> Data records
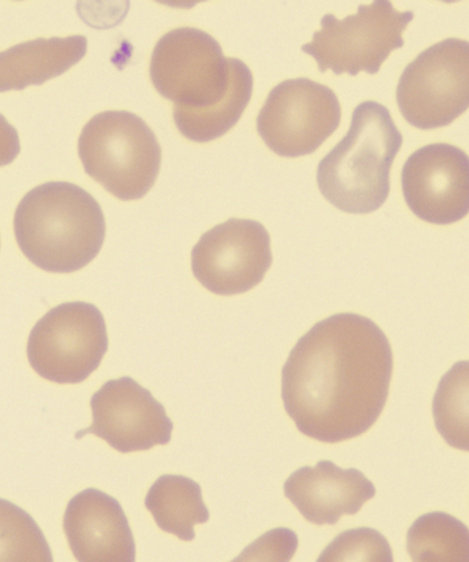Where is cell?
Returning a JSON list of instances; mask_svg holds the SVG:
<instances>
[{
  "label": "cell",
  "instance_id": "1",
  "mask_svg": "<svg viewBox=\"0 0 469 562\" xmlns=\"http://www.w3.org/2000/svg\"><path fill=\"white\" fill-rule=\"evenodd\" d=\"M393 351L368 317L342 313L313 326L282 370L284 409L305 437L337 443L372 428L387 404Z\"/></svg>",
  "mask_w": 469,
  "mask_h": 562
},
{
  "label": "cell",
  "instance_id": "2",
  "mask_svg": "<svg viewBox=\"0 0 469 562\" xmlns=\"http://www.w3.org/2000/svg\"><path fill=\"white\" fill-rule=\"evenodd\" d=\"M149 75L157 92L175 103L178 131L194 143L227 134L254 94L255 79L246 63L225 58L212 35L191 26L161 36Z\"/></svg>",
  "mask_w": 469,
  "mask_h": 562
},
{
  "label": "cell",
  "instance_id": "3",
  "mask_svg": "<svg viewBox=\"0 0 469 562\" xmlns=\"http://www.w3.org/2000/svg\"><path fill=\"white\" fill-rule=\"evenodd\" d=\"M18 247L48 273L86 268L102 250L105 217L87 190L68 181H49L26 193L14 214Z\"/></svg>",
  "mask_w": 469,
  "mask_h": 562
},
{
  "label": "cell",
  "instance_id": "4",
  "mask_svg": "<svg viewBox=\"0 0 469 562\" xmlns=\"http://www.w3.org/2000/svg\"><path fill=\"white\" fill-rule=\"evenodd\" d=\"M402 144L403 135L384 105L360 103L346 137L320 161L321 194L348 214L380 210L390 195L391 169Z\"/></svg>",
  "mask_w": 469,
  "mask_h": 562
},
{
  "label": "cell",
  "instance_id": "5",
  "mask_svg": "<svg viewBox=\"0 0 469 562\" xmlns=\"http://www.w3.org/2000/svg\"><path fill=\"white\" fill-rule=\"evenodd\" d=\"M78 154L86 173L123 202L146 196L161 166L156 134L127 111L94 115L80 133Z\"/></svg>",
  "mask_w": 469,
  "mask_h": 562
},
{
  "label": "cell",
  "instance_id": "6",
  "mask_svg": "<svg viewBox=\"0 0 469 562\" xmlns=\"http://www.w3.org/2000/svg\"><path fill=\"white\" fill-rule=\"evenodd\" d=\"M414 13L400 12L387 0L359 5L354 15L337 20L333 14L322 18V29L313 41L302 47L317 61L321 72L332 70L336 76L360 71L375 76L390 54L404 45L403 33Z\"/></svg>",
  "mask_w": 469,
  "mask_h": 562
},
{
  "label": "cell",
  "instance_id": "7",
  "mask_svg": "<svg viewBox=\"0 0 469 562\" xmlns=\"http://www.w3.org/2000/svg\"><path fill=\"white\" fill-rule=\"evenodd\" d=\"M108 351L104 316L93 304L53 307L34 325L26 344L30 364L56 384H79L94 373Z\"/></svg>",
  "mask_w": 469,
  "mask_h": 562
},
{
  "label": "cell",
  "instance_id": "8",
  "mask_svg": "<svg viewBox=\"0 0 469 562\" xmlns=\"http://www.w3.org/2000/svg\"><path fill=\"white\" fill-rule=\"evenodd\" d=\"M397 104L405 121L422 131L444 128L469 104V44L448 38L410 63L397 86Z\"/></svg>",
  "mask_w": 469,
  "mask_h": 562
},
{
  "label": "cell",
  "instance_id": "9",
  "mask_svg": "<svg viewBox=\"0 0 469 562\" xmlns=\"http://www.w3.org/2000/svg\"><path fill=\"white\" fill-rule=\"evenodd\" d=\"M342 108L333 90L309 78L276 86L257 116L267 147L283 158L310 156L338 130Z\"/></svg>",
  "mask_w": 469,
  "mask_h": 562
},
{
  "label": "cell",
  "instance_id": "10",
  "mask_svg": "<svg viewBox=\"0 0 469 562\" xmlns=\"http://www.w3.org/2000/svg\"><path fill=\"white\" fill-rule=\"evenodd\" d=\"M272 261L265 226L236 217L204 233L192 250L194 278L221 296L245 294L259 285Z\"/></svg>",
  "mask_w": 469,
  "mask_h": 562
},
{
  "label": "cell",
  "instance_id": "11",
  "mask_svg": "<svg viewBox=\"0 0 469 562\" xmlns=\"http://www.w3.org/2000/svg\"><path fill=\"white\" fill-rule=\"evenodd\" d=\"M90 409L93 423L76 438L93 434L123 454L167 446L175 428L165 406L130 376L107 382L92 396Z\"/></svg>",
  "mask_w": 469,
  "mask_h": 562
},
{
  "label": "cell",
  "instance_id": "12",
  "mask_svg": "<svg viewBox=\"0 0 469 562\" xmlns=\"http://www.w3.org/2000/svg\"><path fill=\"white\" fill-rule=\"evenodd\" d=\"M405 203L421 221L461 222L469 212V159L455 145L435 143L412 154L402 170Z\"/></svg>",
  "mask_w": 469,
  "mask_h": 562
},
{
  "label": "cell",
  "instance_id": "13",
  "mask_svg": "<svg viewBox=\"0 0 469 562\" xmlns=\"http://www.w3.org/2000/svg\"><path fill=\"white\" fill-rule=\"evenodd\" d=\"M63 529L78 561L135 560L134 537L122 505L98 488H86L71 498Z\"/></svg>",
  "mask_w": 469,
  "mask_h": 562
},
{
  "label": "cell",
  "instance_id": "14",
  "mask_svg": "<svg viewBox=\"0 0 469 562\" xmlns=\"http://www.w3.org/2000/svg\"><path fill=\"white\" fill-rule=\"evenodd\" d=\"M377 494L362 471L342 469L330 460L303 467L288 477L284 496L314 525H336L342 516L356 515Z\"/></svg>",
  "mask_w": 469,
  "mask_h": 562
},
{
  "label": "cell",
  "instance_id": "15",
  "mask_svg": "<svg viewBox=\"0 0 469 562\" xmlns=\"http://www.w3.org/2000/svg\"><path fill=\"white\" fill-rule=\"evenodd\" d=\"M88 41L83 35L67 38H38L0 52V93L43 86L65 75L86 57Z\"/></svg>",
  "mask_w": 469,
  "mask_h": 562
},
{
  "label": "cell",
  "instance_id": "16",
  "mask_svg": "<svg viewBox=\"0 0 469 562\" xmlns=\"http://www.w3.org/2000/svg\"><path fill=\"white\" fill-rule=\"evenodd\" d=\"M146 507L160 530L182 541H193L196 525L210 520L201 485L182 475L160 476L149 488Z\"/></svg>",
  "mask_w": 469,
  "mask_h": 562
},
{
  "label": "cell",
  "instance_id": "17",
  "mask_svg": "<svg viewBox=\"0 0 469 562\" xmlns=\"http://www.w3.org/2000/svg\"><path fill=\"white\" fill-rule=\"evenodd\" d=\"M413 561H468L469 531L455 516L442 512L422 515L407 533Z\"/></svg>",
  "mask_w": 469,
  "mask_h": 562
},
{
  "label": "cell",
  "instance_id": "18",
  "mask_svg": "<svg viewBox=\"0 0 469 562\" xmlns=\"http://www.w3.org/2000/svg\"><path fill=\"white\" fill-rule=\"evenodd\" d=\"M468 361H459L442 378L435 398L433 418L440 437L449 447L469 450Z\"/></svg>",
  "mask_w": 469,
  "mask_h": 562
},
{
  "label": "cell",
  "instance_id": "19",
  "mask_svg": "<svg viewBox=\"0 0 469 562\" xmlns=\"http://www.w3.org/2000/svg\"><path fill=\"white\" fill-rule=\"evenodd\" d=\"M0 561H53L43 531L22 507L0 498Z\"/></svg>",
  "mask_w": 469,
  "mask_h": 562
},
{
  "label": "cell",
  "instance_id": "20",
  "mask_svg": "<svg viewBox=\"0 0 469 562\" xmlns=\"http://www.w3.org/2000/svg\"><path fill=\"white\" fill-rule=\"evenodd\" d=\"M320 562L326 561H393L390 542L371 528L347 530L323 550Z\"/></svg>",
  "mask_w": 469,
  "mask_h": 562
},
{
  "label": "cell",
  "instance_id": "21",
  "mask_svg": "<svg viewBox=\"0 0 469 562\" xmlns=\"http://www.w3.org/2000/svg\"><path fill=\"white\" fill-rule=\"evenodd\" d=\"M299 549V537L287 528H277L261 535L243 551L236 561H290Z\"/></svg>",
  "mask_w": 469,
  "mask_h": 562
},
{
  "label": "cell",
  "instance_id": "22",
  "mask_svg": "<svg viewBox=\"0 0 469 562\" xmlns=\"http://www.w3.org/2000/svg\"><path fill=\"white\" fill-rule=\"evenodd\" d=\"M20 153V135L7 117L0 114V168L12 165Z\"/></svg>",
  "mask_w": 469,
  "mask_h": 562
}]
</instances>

> What is asked
Collect every line of the data above that contains the string "instances". Case counts, so include only lines where the string appears with exactly that capitalization.

> Written solution
Returning a JSON list of instances; mask_svg holds the SVG:
<instances>
</instances>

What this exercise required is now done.